* [WORK ITEM] Your copy should match the listing word for word, apart from the pictures, which are left out.

* [DATA SEGMENT]
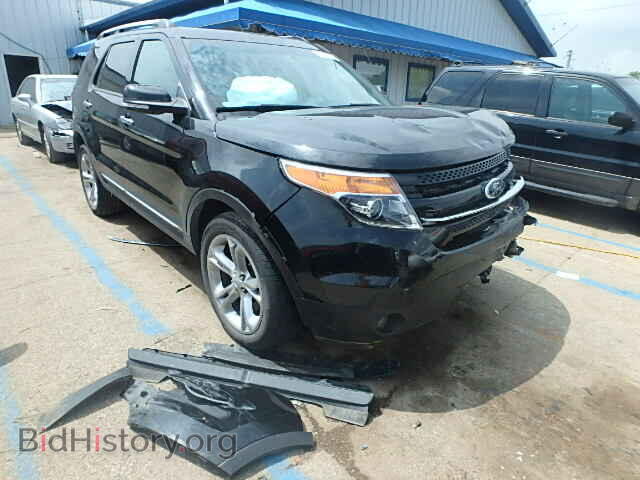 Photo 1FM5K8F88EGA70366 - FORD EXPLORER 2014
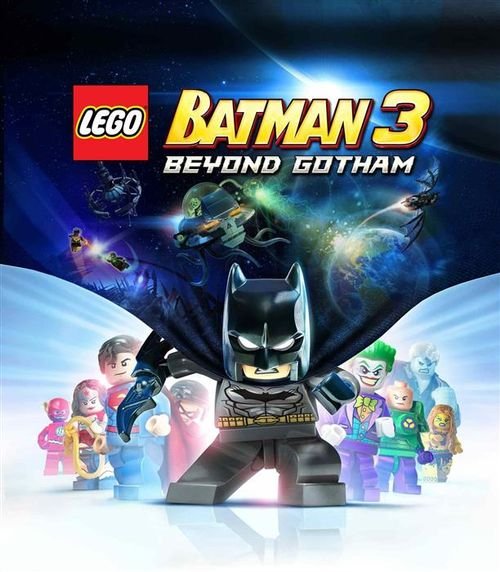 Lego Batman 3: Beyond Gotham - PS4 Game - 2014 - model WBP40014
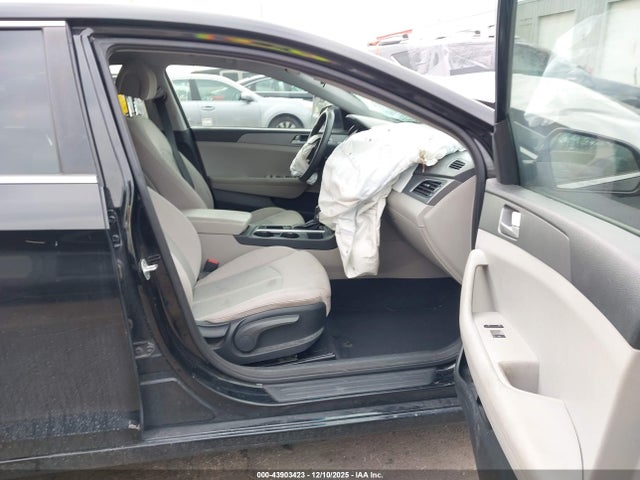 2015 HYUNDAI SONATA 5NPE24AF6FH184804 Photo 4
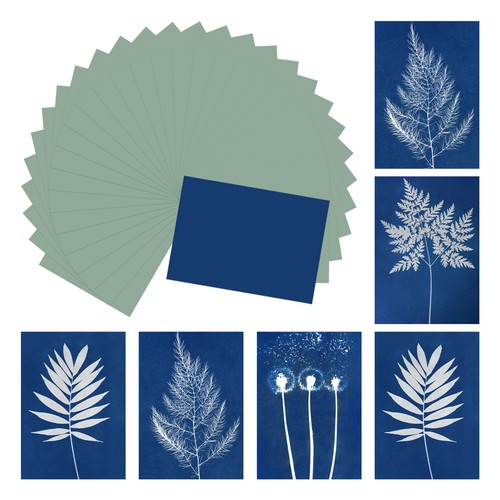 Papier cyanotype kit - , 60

* [RESPONSE TO THE TASK]
 Photo 1FM5K8F88EGA70366 - FORD EXPLORER 2014
 Lego Batman 3: Beyond Gotham - PS4 Game - 2014 - model WBP40014
 2015 HYUNDAI SONATA 5NPE24AF6FH184804 Photo 4
 Papier cyanotype kit - , 60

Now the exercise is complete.